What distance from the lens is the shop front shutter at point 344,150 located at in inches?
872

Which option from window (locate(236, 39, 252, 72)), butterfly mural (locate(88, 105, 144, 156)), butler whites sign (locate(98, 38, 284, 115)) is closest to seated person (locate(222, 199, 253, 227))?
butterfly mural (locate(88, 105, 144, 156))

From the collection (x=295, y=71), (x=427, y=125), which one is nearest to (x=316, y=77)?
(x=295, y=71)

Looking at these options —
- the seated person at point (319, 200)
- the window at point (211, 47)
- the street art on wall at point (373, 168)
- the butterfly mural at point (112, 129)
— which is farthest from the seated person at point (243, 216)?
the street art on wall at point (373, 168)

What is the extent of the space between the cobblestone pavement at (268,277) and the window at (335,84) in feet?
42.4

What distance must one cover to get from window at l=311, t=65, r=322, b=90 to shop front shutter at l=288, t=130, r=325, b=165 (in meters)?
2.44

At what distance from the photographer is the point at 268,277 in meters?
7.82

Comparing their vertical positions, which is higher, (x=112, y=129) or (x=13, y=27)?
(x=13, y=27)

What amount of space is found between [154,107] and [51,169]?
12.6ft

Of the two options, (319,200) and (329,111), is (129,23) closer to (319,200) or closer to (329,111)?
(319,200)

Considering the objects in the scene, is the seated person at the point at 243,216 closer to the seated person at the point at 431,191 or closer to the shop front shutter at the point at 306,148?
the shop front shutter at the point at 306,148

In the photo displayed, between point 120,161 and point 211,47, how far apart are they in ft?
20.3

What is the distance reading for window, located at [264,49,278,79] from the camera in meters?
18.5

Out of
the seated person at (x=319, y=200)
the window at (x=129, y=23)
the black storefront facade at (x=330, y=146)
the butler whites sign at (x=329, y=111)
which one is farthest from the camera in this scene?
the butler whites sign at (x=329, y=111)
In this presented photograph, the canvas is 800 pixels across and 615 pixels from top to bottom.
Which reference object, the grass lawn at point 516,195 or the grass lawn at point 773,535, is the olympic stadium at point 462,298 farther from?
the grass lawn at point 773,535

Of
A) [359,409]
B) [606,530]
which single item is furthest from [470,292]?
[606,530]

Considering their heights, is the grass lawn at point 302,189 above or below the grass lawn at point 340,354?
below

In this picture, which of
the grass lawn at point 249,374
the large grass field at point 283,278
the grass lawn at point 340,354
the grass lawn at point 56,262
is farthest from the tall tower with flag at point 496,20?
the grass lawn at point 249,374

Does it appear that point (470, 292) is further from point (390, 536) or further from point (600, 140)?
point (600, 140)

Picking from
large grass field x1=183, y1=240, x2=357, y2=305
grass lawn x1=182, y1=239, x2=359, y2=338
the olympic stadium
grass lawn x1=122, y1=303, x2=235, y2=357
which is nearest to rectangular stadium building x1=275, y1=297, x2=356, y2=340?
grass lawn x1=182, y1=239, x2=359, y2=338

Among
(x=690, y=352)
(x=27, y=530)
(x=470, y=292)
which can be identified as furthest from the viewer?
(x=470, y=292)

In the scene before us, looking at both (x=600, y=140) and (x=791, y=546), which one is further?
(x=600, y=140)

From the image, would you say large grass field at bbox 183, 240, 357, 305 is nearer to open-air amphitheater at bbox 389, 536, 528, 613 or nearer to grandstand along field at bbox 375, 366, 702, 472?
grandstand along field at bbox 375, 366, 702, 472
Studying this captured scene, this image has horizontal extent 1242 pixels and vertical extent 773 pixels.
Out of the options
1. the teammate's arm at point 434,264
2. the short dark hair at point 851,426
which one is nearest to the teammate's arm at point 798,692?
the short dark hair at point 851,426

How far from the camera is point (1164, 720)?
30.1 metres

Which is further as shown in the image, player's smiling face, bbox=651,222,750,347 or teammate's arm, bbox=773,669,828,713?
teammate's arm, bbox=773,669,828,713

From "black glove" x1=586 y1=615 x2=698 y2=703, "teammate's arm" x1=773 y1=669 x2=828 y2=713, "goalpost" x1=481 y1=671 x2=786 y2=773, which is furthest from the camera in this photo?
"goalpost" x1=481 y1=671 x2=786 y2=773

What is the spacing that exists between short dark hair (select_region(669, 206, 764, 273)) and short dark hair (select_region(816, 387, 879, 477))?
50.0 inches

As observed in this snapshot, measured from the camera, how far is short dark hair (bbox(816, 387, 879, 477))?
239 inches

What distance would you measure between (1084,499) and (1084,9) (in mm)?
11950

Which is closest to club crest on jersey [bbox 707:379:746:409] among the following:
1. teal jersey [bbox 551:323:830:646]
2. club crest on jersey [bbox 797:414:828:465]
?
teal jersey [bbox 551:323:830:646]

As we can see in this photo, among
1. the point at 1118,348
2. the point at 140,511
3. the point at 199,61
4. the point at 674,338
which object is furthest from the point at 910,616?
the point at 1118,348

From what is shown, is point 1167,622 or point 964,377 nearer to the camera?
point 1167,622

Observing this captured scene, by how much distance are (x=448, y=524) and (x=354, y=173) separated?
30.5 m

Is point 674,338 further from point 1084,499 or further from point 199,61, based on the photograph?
#####
Task details:
Only the lines from the one containing "What is the spacing" through the end of the material should be reproduced, exactly, with both ends included.

Solved problem:
What is the spacing that exists between short dark hair (select_region(669, 206, 764, 273)) and short dark hair (select_region(816, 387, 879, 477))?
50.0 inches

As observed in this snapshot, measured from the camera, how far is short dark hair (bbox(816, 387, 879, 477))?
239 inches

What distance would you measure between (1084,499) and (1084,9) (in mm)?
11950

Which is closest to club crest on jersey [bbox 707:379:746:409] among the following:
1. teal jersey [bbox 551:323:830:646]
2. club crest on jersey [bbox 797:414:828:465]
?
teal jersey [bbox 551:323:830:646]

As we can see in this photo, among
1. the point at 1118,348
2. the point at 140,511
3. the point at 199,61
4. the point at 674,338
which object is furthest from the point at 910,616?
the point at 1118,348

From what is shown, is point 1167,622 or point 964,377 nearer to the camera?
point 1167,622

Observing this captured scene, by how much distance are (x=448, y=524) and (x=354, y=173) separated?
30.5 m

Is point 674,338 further from point 1084,499 or further from point 199,61, based on the photograph?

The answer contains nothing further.